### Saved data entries
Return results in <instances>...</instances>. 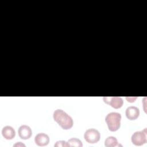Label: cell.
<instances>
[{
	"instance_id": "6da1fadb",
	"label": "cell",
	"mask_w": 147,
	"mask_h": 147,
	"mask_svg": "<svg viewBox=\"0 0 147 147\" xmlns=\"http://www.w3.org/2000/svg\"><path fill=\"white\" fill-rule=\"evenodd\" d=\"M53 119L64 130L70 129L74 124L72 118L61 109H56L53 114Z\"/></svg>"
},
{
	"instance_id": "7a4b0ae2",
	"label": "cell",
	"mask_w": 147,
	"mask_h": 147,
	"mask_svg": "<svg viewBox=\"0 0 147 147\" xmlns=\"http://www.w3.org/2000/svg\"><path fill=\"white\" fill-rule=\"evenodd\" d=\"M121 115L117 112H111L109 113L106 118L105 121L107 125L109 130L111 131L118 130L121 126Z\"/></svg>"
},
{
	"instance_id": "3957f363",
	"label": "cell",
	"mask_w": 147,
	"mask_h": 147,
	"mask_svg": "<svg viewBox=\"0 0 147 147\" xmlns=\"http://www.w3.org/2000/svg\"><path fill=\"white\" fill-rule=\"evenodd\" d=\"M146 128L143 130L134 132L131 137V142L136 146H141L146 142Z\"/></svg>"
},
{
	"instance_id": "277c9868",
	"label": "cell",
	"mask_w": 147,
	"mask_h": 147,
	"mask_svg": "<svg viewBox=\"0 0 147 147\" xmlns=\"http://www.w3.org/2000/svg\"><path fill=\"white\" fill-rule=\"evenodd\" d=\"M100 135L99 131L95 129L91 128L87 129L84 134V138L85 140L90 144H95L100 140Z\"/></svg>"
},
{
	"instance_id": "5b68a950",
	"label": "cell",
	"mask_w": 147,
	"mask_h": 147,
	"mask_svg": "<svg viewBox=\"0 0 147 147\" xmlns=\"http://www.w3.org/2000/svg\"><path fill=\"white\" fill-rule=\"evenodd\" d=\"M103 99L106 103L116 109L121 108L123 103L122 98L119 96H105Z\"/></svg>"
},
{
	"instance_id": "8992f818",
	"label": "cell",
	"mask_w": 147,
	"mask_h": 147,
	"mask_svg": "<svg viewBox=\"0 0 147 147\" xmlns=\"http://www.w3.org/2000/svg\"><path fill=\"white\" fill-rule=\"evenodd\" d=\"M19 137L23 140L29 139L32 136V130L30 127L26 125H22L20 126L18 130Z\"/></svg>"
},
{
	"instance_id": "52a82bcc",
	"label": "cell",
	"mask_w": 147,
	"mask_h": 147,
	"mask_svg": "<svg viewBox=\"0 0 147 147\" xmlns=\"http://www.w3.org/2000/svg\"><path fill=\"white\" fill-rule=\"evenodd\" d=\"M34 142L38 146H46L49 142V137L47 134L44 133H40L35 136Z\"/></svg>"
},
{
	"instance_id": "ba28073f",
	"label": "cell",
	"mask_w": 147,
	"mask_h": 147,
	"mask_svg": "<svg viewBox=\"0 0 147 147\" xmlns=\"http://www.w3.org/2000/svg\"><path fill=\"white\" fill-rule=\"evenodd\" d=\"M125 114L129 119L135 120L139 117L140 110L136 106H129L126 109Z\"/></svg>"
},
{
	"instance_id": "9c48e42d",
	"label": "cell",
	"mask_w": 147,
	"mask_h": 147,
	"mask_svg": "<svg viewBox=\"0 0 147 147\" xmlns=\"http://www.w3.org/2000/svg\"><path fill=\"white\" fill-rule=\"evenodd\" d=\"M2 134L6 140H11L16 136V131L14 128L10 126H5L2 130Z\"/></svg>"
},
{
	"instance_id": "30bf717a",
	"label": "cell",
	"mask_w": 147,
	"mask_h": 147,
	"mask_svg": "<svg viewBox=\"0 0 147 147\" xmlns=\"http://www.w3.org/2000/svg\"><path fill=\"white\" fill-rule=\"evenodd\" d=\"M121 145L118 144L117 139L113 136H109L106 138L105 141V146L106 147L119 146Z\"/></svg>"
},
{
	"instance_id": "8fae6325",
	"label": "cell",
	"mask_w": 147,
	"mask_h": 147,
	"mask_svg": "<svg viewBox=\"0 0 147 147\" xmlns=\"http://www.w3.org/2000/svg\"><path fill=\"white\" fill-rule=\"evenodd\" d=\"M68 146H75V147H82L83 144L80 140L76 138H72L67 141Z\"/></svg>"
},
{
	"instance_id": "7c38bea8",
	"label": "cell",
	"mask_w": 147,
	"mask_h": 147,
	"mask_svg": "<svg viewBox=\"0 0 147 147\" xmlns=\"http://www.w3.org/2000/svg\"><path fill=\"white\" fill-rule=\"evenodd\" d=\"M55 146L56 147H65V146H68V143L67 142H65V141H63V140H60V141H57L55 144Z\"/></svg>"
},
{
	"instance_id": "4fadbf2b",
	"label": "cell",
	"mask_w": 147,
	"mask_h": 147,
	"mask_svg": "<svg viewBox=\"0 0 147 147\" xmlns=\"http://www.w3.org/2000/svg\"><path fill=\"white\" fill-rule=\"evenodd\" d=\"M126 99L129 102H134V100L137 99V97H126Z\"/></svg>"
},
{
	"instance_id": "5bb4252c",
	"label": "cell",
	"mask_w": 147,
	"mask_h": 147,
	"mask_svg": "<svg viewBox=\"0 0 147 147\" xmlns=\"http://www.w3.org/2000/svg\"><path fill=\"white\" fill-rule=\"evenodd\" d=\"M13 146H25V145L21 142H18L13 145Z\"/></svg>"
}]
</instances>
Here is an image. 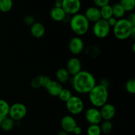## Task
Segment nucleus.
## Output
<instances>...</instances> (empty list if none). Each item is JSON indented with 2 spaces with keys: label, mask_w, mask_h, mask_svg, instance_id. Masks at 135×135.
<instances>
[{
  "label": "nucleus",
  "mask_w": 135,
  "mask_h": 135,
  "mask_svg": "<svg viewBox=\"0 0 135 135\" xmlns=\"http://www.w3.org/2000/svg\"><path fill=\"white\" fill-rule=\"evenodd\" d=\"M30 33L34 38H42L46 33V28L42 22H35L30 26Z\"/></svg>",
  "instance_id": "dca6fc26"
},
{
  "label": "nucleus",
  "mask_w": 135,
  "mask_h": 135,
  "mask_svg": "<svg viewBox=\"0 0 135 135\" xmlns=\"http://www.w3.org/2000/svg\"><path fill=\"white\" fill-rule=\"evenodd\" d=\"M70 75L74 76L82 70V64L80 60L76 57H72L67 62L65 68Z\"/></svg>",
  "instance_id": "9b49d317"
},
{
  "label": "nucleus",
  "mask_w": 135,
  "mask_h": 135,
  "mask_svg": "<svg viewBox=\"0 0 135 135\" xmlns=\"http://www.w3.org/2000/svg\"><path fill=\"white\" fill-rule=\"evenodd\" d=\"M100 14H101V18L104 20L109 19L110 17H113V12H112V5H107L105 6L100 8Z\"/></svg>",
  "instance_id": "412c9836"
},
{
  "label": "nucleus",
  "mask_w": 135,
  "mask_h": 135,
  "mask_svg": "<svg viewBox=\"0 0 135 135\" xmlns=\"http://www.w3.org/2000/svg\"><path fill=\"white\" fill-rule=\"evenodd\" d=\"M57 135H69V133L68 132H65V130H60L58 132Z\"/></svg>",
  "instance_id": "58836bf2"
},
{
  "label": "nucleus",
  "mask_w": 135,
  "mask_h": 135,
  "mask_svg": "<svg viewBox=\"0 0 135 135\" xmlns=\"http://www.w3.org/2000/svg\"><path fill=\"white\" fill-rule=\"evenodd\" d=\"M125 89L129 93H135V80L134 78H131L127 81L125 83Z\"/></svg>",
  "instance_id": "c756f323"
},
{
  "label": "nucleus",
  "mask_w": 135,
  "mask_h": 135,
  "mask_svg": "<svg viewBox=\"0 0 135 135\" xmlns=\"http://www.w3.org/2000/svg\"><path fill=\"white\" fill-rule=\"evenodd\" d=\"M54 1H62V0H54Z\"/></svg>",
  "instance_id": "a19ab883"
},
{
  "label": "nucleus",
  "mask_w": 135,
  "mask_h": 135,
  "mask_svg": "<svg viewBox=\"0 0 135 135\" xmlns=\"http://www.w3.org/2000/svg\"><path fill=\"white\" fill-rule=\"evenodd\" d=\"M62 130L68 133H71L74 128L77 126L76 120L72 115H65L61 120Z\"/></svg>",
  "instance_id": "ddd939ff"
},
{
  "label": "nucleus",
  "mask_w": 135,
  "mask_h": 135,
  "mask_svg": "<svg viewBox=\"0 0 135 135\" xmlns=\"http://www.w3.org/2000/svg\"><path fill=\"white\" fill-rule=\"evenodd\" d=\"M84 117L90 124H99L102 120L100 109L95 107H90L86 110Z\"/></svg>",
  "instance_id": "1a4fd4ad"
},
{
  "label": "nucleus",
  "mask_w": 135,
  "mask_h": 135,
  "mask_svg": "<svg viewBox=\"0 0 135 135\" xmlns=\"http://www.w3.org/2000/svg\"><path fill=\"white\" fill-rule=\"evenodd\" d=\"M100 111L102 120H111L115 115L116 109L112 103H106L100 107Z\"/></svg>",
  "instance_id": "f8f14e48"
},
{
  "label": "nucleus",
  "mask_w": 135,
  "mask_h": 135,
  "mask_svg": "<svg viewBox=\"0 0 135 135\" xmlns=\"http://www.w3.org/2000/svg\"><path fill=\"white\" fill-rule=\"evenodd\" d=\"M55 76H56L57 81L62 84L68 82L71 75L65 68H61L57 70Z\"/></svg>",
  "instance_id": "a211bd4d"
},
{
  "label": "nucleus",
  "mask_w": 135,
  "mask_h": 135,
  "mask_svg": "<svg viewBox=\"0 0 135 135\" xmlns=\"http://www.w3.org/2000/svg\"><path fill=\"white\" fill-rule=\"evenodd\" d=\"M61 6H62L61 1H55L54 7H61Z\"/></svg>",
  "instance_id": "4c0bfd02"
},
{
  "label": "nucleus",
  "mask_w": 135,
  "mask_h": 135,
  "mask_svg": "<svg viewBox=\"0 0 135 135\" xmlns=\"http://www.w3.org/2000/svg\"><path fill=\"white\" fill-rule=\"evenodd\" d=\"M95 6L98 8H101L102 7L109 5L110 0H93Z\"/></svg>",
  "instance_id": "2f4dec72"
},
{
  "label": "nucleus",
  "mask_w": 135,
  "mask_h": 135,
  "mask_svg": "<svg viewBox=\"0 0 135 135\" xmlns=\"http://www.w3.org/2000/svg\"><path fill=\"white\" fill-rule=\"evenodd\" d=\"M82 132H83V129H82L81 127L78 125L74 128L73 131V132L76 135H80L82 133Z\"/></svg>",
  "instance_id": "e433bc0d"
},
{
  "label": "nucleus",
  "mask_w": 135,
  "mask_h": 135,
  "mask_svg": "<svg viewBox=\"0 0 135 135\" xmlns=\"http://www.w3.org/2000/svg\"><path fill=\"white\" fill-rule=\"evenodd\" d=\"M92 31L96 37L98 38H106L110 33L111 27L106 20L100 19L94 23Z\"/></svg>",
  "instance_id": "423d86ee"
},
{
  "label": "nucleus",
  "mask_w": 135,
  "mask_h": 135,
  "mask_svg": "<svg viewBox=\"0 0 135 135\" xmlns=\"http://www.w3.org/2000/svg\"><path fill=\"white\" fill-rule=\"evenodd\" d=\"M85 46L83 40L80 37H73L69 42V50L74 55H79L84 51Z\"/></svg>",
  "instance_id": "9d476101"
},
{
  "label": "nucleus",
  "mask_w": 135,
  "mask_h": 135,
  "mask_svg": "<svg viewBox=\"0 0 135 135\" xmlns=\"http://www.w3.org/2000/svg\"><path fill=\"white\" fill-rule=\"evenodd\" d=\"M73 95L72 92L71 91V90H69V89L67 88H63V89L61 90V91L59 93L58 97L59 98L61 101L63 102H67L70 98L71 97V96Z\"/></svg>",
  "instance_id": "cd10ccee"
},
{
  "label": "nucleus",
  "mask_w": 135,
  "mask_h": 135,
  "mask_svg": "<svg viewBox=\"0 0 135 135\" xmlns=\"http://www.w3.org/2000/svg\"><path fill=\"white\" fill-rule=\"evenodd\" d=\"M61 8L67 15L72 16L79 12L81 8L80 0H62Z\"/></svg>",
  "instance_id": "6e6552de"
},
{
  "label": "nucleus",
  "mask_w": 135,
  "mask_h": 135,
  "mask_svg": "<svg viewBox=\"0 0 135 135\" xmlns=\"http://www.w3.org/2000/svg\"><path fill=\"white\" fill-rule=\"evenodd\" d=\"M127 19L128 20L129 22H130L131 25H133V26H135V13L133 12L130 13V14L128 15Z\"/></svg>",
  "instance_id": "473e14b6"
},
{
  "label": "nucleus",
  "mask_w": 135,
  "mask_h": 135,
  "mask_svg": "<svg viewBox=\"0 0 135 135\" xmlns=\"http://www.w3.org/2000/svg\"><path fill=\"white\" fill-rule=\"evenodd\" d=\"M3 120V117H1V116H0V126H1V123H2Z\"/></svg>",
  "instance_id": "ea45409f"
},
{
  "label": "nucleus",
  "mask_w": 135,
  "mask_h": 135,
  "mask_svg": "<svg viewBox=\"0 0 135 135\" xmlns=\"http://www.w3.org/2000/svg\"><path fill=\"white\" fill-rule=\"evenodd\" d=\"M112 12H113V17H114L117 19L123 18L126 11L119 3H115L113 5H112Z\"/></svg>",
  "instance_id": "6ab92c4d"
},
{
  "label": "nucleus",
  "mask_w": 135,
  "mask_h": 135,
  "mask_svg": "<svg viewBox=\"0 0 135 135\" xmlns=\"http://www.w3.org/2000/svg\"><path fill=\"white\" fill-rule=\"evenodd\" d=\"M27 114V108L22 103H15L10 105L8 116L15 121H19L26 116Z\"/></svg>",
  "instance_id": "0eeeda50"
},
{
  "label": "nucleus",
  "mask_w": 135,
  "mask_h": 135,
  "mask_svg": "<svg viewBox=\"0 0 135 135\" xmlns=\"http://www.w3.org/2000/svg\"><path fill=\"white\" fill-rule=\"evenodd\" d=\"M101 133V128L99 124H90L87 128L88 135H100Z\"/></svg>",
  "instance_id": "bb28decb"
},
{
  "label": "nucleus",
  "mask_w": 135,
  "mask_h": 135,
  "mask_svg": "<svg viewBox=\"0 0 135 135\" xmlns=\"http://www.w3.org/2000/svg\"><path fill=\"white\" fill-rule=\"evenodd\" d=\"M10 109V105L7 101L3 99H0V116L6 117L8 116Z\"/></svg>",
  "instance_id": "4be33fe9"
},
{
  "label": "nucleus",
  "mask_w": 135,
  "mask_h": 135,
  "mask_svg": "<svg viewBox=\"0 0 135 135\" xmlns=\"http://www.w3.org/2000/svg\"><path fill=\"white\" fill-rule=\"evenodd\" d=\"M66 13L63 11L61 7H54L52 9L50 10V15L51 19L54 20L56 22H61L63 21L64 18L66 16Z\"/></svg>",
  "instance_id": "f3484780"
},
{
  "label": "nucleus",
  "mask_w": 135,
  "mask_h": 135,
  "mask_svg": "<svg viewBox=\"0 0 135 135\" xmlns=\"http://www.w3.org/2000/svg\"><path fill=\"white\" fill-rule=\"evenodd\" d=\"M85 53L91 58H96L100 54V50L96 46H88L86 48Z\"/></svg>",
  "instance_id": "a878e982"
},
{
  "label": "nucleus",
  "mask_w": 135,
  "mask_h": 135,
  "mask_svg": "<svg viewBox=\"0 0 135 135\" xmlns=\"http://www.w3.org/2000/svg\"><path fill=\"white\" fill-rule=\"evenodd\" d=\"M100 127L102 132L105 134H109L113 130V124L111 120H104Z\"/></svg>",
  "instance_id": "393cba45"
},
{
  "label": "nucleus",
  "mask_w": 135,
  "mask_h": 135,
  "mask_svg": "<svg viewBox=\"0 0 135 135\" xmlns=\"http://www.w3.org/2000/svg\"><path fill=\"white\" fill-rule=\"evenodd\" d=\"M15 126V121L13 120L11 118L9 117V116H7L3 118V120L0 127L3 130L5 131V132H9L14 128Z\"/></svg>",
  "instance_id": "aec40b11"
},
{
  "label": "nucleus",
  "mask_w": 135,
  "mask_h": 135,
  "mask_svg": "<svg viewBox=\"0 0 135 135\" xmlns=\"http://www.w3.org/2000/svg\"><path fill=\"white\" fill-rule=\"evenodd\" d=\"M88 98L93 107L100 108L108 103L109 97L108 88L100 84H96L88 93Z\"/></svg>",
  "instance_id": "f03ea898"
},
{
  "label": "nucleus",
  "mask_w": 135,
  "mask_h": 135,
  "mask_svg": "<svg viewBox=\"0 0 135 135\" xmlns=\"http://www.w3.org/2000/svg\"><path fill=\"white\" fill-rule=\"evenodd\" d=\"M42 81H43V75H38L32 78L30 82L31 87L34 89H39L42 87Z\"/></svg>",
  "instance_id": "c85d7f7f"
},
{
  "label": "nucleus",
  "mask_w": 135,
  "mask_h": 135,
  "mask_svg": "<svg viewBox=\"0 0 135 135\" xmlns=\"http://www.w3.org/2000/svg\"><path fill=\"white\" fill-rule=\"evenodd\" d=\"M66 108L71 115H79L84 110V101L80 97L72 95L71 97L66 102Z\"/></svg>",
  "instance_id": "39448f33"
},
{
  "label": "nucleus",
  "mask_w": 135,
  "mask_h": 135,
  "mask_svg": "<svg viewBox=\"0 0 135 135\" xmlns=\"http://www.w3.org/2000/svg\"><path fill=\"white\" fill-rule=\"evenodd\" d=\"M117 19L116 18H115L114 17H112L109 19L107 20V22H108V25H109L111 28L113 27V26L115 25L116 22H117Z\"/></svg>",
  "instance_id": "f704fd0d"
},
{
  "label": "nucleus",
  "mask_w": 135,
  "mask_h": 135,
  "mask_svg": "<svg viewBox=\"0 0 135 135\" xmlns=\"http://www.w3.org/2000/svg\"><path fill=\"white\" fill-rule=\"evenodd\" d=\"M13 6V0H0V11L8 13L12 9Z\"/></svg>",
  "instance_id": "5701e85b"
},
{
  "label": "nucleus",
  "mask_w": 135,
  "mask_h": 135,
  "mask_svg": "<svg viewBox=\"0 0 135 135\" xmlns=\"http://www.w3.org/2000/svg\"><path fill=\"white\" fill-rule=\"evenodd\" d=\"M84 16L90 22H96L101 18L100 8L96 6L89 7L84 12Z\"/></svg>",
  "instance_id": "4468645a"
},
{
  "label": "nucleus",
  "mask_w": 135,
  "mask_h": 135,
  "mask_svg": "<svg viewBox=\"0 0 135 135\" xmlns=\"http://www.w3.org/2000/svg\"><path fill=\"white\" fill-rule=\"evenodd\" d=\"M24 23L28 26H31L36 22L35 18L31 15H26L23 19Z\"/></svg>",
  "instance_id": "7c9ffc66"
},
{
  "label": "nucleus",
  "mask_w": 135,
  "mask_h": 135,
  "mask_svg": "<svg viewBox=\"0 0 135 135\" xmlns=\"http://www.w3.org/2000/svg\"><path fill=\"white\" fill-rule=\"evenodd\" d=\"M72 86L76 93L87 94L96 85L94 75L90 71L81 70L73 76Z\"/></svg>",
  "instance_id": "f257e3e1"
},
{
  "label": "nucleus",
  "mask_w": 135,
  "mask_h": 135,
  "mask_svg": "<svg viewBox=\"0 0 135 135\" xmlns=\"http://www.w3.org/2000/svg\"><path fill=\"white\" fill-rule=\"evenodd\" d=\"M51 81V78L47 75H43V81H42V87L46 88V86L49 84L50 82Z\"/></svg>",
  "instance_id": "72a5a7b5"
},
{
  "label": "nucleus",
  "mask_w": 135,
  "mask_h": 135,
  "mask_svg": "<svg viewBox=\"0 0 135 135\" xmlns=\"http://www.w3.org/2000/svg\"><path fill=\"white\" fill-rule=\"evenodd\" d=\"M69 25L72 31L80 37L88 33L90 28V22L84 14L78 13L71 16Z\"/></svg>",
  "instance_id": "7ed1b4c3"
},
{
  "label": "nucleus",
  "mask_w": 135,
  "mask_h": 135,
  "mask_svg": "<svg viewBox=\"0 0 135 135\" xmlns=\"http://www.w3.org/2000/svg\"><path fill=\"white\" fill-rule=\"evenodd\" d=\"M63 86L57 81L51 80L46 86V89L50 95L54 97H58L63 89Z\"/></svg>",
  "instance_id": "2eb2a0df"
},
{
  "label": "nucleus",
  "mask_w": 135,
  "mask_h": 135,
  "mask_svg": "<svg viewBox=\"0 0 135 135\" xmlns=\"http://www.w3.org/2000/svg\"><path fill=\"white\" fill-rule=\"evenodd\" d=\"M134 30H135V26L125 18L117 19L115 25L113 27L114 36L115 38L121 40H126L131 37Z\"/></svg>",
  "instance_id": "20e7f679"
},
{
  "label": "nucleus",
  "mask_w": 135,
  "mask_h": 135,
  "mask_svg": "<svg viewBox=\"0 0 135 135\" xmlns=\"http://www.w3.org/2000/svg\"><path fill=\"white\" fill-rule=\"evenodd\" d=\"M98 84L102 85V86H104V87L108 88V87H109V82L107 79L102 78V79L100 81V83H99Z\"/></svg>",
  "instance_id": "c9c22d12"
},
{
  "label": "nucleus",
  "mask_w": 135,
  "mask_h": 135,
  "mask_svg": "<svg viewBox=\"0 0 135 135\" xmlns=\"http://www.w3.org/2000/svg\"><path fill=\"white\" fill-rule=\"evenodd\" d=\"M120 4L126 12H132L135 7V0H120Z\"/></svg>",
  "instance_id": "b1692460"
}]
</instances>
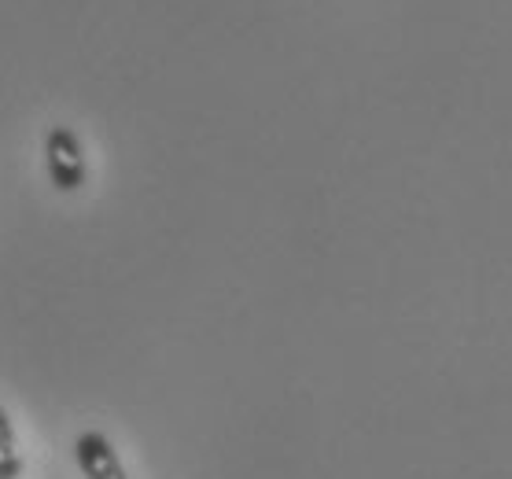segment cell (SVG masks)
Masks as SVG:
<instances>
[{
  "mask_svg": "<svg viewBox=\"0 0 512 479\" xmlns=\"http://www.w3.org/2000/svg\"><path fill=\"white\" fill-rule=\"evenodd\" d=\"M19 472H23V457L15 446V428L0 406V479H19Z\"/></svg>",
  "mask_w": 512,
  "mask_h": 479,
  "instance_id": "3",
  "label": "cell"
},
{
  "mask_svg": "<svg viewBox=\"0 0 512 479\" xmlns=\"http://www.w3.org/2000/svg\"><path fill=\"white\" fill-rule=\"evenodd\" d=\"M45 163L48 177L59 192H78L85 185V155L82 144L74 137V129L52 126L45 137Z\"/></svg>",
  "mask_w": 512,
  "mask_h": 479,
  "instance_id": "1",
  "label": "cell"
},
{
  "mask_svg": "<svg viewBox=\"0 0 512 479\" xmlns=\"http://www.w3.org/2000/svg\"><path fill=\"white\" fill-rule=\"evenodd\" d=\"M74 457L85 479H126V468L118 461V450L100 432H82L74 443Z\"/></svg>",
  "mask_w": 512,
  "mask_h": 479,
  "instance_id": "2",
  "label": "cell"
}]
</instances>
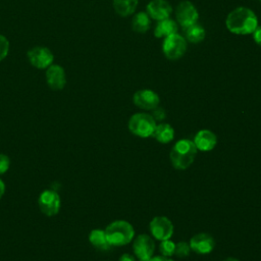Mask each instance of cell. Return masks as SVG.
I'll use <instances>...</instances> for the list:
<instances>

### Aim of the exercise
Which lines of the material above contain the word "list"? Pick out each one and copy it.

### Written answer
<instances>...</instances> (empty list if none). Each item is JSON indented with 2 spaces with keys: label, mask_w, mask_h, mask_svg, instance_id. Masks at 135×135.
I'll use <instances>...</instances> for the list:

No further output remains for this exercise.